#### TASK PROMPT:
Each line in the entries that has the word "Zealand" has to be copied.

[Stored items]
-*-*-

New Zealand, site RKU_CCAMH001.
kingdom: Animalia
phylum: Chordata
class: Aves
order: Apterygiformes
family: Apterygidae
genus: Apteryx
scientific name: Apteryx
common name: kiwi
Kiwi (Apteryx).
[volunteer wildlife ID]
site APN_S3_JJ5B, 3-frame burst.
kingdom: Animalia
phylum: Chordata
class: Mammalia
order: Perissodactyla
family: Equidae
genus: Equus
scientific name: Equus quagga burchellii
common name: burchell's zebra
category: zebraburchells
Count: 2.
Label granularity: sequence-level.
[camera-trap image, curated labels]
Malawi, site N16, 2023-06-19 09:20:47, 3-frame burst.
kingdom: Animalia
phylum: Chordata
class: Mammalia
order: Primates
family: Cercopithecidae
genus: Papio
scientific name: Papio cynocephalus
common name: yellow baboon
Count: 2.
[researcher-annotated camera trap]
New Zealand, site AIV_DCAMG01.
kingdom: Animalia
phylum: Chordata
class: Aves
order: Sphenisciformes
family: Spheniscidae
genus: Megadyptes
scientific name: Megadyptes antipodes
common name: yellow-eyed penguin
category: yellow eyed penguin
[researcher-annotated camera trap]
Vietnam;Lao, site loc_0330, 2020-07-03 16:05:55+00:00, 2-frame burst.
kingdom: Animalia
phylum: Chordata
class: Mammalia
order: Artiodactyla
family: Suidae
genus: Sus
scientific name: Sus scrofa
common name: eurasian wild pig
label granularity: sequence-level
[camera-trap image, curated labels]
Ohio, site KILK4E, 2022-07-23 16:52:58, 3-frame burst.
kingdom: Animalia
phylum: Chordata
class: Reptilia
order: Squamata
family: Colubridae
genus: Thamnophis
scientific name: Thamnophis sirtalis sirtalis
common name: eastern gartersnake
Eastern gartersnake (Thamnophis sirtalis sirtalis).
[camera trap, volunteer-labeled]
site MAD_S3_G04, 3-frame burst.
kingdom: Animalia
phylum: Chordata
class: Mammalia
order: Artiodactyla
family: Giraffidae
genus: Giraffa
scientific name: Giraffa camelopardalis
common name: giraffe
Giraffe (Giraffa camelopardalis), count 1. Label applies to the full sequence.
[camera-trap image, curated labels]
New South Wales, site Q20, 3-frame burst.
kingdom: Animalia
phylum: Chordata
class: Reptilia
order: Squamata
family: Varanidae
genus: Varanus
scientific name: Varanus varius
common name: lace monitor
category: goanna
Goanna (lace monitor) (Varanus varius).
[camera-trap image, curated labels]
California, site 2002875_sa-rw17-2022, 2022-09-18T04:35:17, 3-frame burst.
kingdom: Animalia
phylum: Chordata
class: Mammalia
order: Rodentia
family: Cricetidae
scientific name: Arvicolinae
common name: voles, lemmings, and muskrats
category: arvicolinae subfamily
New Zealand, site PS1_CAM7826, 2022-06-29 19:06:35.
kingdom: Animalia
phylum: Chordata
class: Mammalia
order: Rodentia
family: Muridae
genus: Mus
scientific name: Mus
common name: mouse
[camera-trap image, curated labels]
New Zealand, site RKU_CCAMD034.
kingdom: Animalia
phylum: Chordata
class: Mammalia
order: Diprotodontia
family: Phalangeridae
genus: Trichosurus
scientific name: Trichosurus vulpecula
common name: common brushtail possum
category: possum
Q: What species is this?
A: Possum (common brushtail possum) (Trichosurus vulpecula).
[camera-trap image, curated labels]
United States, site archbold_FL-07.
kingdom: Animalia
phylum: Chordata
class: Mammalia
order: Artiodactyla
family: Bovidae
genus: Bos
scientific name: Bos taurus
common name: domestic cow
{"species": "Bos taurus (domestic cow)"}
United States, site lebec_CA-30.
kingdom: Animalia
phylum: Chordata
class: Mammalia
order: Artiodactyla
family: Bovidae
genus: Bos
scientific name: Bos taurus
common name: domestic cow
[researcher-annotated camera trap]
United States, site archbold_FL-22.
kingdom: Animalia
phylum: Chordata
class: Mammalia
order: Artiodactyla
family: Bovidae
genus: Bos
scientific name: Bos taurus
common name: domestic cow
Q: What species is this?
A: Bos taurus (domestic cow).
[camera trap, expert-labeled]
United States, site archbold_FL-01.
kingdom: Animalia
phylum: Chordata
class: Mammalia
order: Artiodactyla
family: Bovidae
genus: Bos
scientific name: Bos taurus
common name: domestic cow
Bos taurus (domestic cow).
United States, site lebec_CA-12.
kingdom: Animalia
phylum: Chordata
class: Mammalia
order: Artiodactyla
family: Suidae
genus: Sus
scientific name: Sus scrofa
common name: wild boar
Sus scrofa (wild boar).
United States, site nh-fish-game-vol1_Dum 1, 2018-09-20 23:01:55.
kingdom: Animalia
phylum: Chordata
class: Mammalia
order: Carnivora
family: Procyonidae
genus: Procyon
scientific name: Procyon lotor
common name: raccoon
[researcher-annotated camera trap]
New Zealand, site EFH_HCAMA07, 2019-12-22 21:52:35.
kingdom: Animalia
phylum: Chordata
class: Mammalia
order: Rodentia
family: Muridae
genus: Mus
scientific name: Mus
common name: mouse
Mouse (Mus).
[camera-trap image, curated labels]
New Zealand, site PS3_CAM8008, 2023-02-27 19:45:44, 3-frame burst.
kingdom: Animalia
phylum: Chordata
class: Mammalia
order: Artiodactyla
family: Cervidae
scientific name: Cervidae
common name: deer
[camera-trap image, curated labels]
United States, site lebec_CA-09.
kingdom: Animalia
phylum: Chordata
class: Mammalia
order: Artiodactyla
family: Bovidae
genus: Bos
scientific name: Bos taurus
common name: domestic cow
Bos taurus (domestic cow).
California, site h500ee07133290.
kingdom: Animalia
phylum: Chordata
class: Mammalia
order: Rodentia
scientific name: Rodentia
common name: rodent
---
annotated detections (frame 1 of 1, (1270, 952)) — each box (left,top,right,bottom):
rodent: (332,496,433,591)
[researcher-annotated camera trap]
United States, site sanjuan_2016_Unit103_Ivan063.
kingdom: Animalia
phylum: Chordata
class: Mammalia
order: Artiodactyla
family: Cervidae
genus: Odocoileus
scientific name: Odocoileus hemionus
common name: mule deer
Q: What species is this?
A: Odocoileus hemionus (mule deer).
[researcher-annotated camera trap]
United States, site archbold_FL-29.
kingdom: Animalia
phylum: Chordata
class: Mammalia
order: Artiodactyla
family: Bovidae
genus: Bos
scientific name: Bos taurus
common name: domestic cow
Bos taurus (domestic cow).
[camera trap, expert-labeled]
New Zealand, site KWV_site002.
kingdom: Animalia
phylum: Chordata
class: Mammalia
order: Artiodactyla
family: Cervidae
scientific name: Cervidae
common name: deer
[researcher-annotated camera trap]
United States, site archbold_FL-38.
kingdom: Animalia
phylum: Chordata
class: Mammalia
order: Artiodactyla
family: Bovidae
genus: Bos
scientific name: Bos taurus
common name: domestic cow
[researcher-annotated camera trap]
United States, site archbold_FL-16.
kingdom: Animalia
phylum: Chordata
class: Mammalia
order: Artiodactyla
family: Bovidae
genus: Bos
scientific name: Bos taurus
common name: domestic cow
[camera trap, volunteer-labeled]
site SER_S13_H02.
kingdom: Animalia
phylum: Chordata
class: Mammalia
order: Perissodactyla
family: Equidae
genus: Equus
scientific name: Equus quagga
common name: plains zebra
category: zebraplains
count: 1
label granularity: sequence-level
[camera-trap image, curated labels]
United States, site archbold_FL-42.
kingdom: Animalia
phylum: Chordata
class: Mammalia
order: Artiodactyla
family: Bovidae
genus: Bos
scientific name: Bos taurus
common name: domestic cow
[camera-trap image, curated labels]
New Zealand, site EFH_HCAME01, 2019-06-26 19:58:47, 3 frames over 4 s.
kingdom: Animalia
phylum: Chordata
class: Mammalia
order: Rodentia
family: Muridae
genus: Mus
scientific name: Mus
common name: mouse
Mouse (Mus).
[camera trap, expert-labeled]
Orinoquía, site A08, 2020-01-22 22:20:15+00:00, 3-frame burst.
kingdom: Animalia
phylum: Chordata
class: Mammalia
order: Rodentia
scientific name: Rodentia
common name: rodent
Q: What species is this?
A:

-*-*-

#### PROBLEM SOLUTION:
New Zealand, site RKU_CCAMH001.
New Zealand, site AIV_DCAMG01.
New Zealand, site PS1_CAM7826, 2022-06-29 19:06:35.
New Zealand, site RKU_CCAMD034.
New Zealand, site EFH_HCAMA07, 2019-12-22 21:52:35.
New Zealand, site PS3_CAM8008, 2023-02-27 19:45:44, 3-frame burst.
New Zealand, site KWV_site002.
New Zealand, site EFH_HCAME01, 2019-06-26 19:58:47, 3 frames over 4 s.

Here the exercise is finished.